みなさんは、猫の多い街に住んでみたいと思いますか?
それとも、猫の多い街はちょっと…、と敬遠してしまうでしょうか。
あるアンケート調査によると、飼ってみたいペットのベスト3は「犬、猫、熱帯魚」だそうです。
日本における猫の歴史は古く、長崎県にある弥生時代の遺跡からは猫の大腿骨が発見されました。
愛玩用(ペット)として猫が飼われたのは平安時代で、
「源氏物語」や「枕草子」にも宮廷の姫君が猫を飼う様子が描かれています。
江戸時代に入ると庶民のあいだでも猫が飼われ始め、次第に家庭のペットとして親しまれるようになったのです。
現代の日本でも、意外なことに「猫の多い街」と「少ない街」」があります。
猫が多い街は、古くから栄えている、歴史がある、商店が多い、活気があるなどの特徴をもっています。

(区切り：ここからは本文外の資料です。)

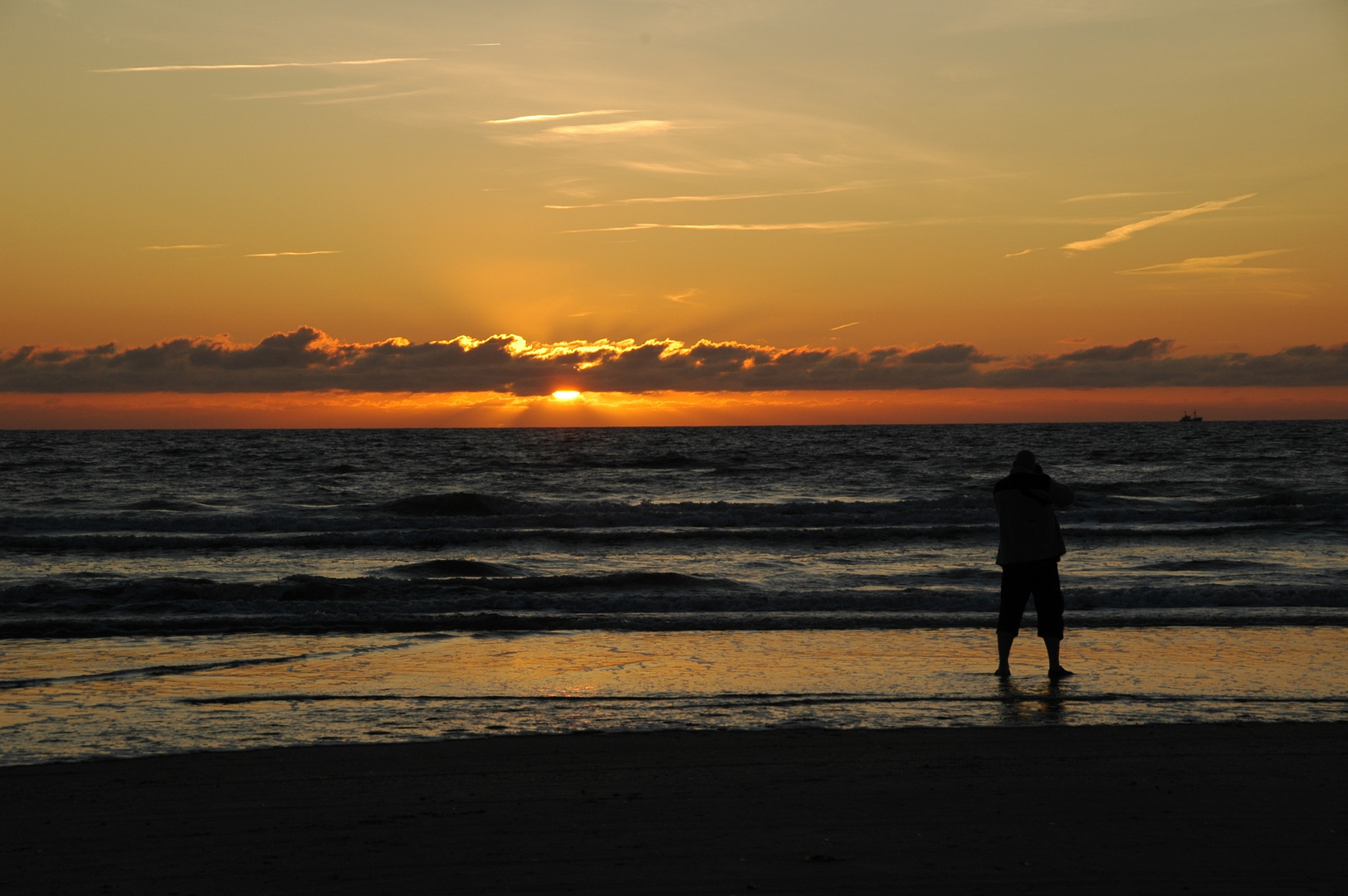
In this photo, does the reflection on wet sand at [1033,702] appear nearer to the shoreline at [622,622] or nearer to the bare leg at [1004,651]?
the bare leg at [1004,651]

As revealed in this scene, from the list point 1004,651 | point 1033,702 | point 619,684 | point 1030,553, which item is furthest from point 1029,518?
point 619,684

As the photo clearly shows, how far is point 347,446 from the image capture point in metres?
65.8

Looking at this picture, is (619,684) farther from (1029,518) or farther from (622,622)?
(1029,518)

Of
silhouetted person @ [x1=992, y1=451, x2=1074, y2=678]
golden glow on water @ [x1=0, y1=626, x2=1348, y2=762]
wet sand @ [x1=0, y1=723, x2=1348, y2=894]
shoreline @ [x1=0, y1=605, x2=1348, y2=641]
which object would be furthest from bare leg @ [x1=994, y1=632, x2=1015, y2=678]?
shoreline @ [x1=0, y1=605, x2=1348, y2=641]

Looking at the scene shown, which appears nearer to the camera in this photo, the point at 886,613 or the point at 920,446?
the point at 886,613

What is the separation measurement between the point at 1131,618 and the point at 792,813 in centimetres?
750

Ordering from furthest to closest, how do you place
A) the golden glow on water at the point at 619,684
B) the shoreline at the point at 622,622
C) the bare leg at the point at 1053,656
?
1. the shoreline at the point at 622,622
2. the bare leg at the point at 1053,656
3. the golden glow on water at the point at 619,684

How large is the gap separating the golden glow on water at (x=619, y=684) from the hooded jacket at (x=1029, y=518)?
1007mm

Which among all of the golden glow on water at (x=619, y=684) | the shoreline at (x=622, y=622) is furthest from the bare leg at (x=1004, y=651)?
the shoreline at (x=622, y=622)

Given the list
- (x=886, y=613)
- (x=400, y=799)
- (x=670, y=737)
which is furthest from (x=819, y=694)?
(x=886, y=613)

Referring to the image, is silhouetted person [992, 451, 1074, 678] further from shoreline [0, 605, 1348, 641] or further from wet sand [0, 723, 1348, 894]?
shoreline [0, 605, 1348, 641]

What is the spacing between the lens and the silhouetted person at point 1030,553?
816cm

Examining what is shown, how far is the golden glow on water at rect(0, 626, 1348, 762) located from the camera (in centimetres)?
674

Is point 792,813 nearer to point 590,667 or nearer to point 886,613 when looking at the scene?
point 590,667
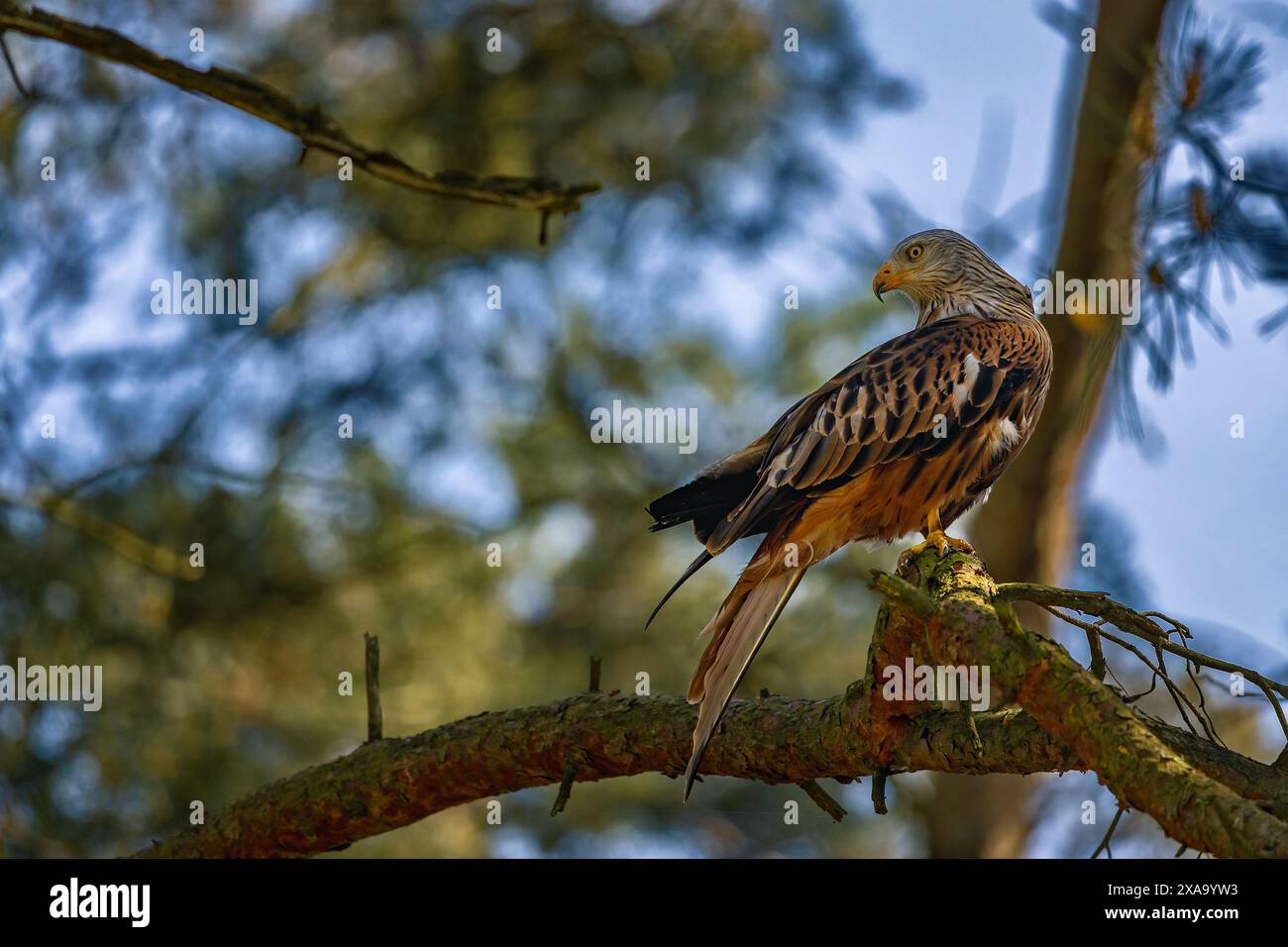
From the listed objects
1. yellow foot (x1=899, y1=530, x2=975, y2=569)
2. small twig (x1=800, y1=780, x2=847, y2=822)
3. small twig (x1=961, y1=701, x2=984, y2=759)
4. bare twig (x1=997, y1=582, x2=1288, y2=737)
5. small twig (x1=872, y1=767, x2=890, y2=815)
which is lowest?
small twig (x1=800, y1=780, x2=847, y2=822)

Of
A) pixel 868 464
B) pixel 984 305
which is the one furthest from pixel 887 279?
pixel 868 464

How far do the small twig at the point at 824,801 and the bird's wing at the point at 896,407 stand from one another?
66 centimetres

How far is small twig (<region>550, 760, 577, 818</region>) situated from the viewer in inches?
126

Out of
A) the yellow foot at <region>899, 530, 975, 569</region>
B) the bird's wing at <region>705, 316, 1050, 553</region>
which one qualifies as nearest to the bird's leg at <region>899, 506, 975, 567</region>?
the yellow foot at <region>899, 530, 975, 569</region>

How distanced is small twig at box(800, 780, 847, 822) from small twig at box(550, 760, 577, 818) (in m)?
0.57

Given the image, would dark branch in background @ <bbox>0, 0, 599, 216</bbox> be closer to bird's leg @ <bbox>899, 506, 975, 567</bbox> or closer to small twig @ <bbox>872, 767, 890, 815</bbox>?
bird's leg @ <bbox>899, 506, 975, 567</bbox>

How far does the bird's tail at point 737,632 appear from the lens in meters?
3.16

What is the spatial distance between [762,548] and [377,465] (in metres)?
4.80

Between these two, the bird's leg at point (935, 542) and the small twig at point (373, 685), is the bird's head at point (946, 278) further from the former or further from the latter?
the small twig at point (373, 685)

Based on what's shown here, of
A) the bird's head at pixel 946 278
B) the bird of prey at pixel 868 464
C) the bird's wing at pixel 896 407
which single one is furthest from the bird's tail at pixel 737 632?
the bird's head at pixel 946 278

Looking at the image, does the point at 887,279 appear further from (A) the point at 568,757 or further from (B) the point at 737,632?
(A) the point at 568,757

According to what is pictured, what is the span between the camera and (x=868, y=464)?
3.73m

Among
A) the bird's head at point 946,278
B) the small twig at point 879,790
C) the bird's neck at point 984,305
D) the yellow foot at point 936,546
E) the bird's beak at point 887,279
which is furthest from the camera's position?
the bird's beak at point 887,279

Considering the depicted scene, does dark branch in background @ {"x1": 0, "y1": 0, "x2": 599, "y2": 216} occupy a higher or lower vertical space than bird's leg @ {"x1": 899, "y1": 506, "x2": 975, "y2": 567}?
higher
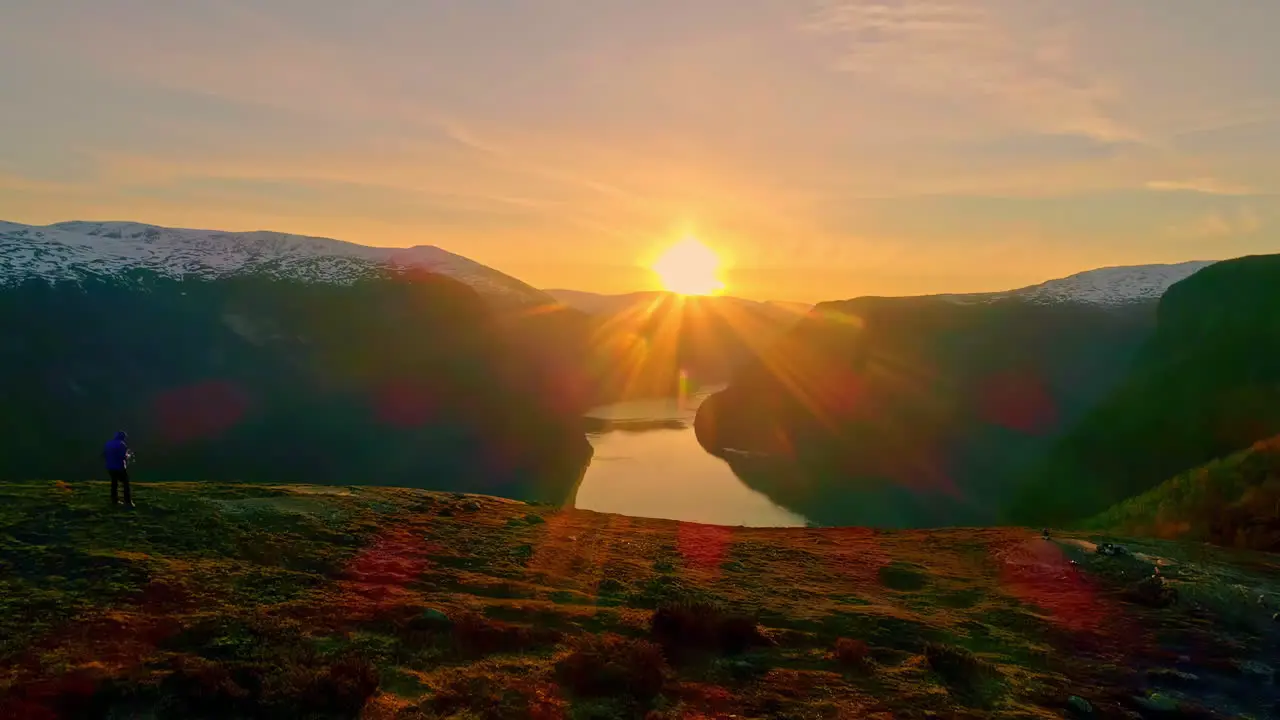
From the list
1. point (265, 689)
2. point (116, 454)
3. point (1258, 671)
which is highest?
point (116, 454)

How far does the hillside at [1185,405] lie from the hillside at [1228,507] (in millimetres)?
31526

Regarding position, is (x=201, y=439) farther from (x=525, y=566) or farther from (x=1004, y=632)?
(x=1004, y=632)

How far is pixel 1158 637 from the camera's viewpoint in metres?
16.2

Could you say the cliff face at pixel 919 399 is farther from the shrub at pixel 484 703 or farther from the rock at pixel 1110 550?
the shrub at pixel 484 703

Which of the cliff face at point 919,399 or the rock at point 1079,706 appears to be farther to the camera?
the cliff face at point 919,399

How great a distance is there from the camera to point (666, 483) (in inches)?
3652

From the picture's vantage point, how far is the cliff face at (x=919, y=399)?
90.1 meters

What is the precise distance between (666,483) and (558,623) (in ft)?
257

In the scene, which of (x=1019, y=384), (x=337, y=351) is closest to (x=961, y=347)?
(x=1019, y=384)

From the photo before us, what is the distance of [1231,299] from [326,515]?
118762 mm

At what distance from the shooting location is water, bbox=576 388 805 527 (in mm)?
75812

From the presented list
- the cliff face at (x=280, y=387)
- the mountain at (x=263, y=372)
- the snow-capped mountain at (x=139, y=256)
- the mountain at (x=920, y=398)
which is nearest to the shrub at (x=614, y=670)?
the mountain at (x=920, y=398)

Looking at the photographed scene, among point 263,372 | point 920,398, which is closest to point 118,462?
point 263,372

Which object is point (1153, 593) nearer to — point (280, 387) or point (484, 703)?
point (484, 703)
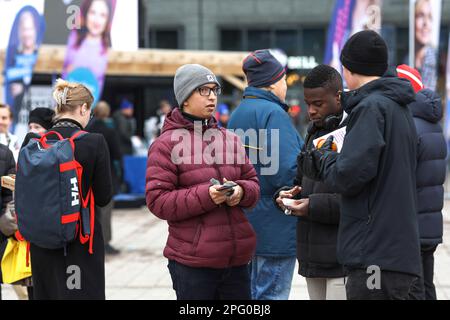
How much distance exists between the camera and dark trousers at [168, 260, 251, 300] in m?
3.96

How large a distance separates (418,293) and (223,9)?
21.6 m

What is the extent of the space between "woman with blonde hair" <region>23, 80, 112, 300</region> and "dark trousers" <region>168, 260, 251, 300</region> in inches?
26.9

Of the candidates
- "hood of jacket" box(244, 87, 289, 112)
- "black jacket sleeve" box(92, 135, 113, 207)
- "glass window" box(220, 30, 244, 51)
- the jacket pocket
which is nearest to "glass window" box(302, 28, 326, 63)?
"glass window" box(220, 30, 244, 51)

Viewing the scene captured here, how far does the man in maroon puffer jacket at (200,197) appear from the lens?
3906 millimetres

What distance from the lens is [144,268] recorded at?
28.1 feet

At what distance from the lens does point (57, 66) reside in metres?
14.8

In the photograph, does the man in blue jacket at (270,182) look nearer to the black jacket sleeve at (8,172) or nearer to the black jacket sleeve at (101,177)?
the black jacket sleeve at (101,177)

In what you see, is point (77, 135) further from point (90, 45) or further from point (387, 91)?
point (90, 45)

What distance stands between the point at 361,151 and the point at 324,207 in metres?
0.76

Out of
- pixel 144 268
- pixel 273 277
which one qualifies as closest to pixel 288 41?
pixel 144 268

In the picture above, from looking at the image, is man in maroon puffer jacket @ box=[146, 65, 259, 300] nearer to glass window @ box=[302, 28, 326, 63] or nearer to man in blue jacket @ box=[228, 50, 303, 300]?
man in blue jacket @ box=[228, 50, 303, 300]

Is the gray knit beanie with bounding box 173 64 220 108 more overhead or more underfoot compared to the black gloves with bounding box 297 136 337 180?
more overhead
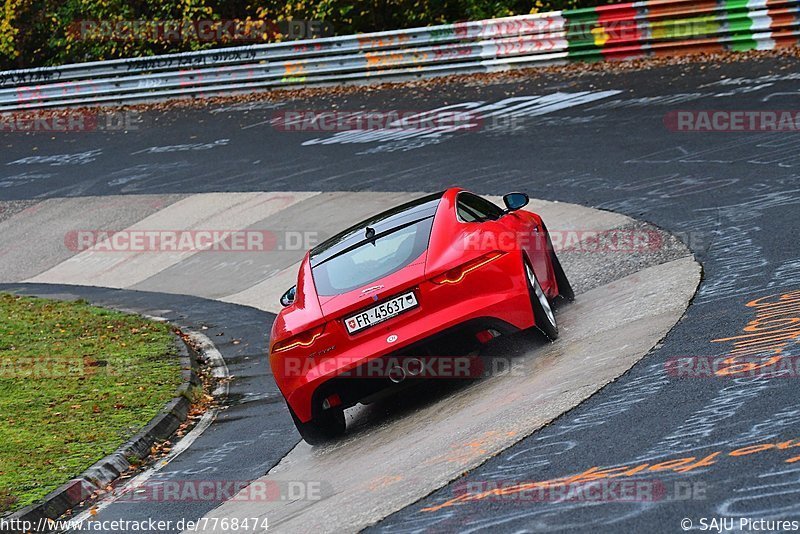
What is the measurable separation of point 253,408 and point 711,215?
5233 mm

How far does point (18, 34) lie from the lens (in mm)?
35062

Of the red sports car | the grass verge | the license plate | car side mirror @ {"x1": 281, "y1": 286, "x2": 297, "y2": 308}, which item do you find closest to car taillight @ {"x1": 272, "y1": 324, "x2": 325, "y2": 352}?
the red sports car

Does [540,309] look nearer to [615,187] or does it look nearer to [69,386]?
[69,386]

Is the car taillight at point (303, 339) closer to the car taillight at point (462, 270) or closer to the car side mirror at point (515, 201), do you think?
the car taillight at point (462, 270)

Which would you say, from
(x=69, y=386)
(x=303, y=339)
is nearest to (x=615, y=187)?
(x=69, y=386)

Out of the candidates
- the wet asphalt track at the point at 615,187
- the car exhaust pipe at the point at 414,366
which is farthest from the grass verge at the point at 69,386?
the car exhaust pipe at the point at 414,366

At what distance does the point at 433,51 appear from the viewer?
25.2 metres

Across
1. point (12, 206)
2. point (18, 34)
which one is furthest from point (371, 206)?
point (18, 34)

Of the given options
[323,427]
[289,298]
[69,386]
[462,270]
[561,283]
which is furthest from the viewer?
[69,386]

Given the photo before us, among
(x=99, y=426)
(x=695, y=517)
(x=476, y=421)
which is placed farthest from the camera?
(x=99, y=426)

反対に、最近になって開発された新しい住宅街などでは、あまり猫の姿を見かけることはありません。
これは、ひとつには飲食店の多い街では猫がエサに不自由しない、
いざというときの隠れ場所が多いなどの理由に基づくものです。
また、古くから続いている町では住民同士のコミュニケーションや連帯感があり、
その一環として猫も町の住民のひとりという考え方をする人もいるからといわれています。
つまり、猫の多い街にはコミュニケーションや人との連帯感を大切にする人が住んでいるということも言えるのです。
猫の多い街に住みたいかどうかは、古くから続く住民の絆のある街を選ぶか、
新しく開発された整然とした住宅街を選ぶかということになるのかもしれません。